Getting Justification Right
Getting the Gospel Right: The Tie That Binds Evangelicals Together
by R. C. Sproul
Grand Rapids, Michigan: Baker Book House, 1999
(206 pages; $16.99, cloth)
Union with Christ: The New Finnish Interpretation of Luther
Carl E. Braaten and Robert W. Jenson, eds.
Grand Rapids, Michigan: Wm. B. Eerdmans Publishing Co., 1998
(182 pages; $21.00, paper)
by S. M. Hutchens
Getting the Gospel Right is a contribution to the long-running and frequently tense conversation about Evangelicals and Catholics Together and its sequel The Gift of Salvation, manifestos produced in the nineties by Evangelicals and Roman Catholics attempting to establish co-belligerency in the public square on the basis of common faith and morals. R. C. Sproul, an influential Reformed theologian, denies these documents can accomplish their stated purpose because Roman Catholicism and Evangelicalism do not share the same faith. Sproul finds no evidence in The Gift of Salvation, which he examines in detail here, that Rome has changed the beliefs the Reformation rejected. He must conclude that their progeny remain divided, not as one group of Christians from another, but as true and false churches.
This is not, he is careful to say, a judgment on the souls of individual Catholics, who may be believers despite the teachings of their church. Rather, it is to say that the Church of Rome lacks one of the vital aspects of a true church—right teaching and preaching of the gospel of Christ. Essential to the gospel, Sproul says, is justification by faith alone, which in turn requires a doctrine of imputed rather than infused righteousness. By teaching that the righteousness whereby we are made acceptable to God is infused into the believer by sacramental grace so that he is made able to merit justification by works, Rome has abandoned the truth: that justification issues from a forensic declaration from God, received by faith apart from works, in which human merit figures not at all.
This reviewer, a Christian who is neither Roman Catholic nor Eastern Orthodox, has spoken to this conviction several times in the pages of this journal. I am confronted with it as one of those ecumenical difficulties whose persistence among Protestants must be acknowledged, but for which I can see no good reason. The gravity of the issue, however, is clearly demonstrated in Dr. Sproul’s exposition. If indeed the Roman Catholic Church is a false church, then the Christian’s duty toward Rome is not to cooperate with her, but to win as many as possible away from her errors and convert them to the true evangelical faith. The Catholic is to be approached much as one would a Mormon or a Jehovah’s Witness, for his mistake is of similar proportions.
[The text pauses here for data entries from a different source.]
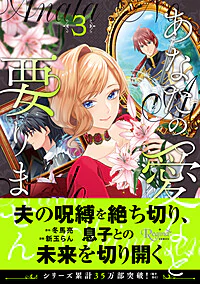 あなたの愛など要りません３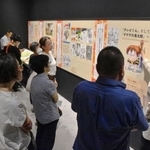 　水木しげる記念館で開かれた教員向けの平和学習イベント＝２４日午後、鳥取県境港市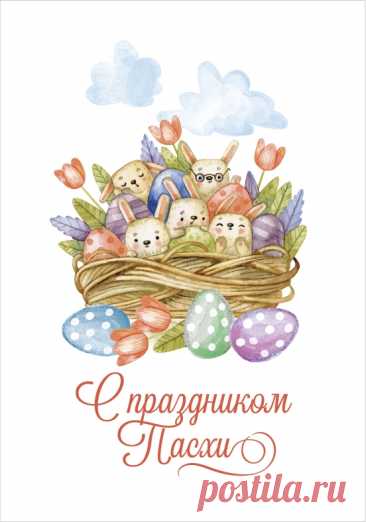 Пасхальные открытки и рисунки
Традиционные элементы оформления

Основные символы:

    Пасхальные яйца

    Кулич

    Кролики

    Цветы (особенно нарциссы и тюльпаны)

    Церковные купола

    Священные изображения

Стили исполнения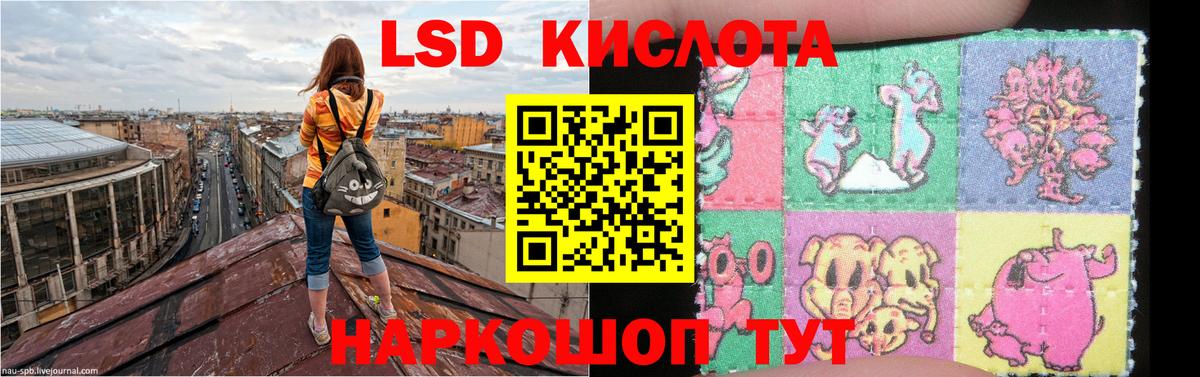 Бошки Шишки  Семилуки  Вход с VPN  Меф МЯУ МЯУ   ГАШИШ 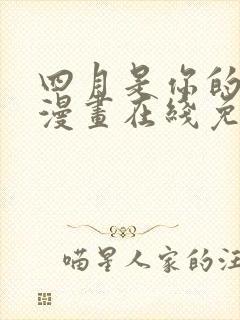 四月是你的谎言漫画在线免费观看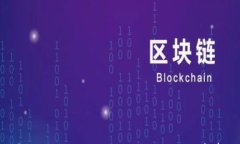 U币交易所平台的交易时间及相关注意事项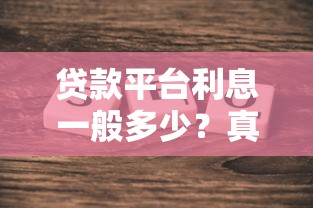贷款平台利息一般多少？真实数据对比分析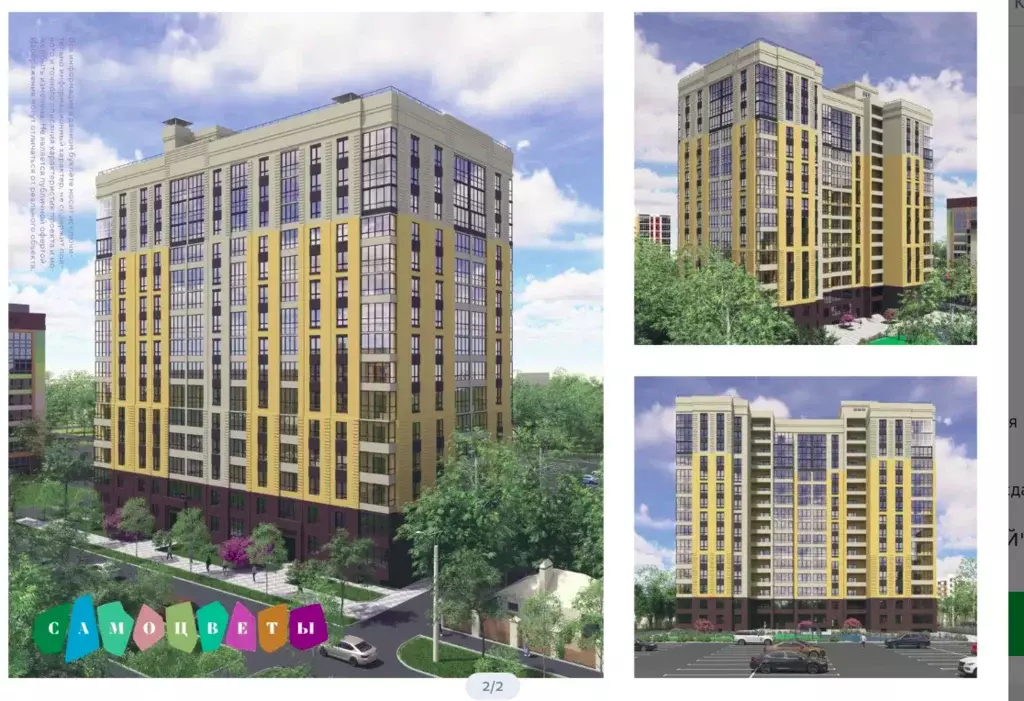 Продаётся 2-к квартира, 74.1 м - Фото 0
If this is the case, also the notion of a “mere Christianity” that may be shared by Protestants, Catholics, and Orthodox is chimerical, for to the degree a man is a Roman Catholic he is not a Christian, and, as the Westminster Confession asserts, in full accord with the logic of this conviction, the head of the Roman Catholic Church must be none other than “that Antichrist, that man of sin and son of perdition, that exalteth himself in the Church against Christ, and all that is called God.” While one may be grateful for the gentlemanly and nuanced tone used throughout this book, for the author’s candid acknowledgment of Catholic virtues, and his hope for the individual Catholic, the belief that stands behind them is that the truly Evangelical and the truly Roman Catholic have no fellowship in the gospel. This is a devastating charge, however politely it is made. It cannot go unanswered, especially by the editors of a journal whose labors are vain if he is correct.
Christ, the Righteousness of God
Sproul outlines the problem clearly. The Gift of Salvation affirms that justification is entirely God’s gift—of “sheer graciousness.” It is forensic—proclaimed by a competent authority, as in a legal forum—since “God, on the basis of Christ’s righteousness alone, declares us to be no longer his rebellious enemies but his forgiven friends, and by virtue of his declaration it is so.” But this, Sproul rightly notes, was never in dispute.
The raging issue of the Reformation was the ground by which God declares us just. The Reformers insisted that the sole ground of our justification is the righteousness of Christ wrought for us in his life of perfect obedience. This is done by imputation. This means that God transfers to our account the righteousness of Christ wrought in his own person and that this righteousness is “counted” or “reckoned” to us by imputation. . . . Rome, on the other hand, believes God will declare just only those who are really just, who are inherently just. . . . Hence the issue was this: Is our justification based on the righteousness of Christ in us or the righteousness of Christ for us? . . . The Reformation doctrine is one of synthetic justification, meaning simply that we are justified by virtue of something added to our person that is not inherently ours. In contrast, the Roman view is one of analytical justification, by which we are declared to be just because analysis indicates we are truly just. . . . (64–65).
If imputation is essential to sola fide and sola fide is essential to the gospel, then manifestly, as long as the doctrine of imputation remains on the table, the gospel lies there with it (82).
S. M. Hutchens is a senior editor and longtime writer for Touchstone.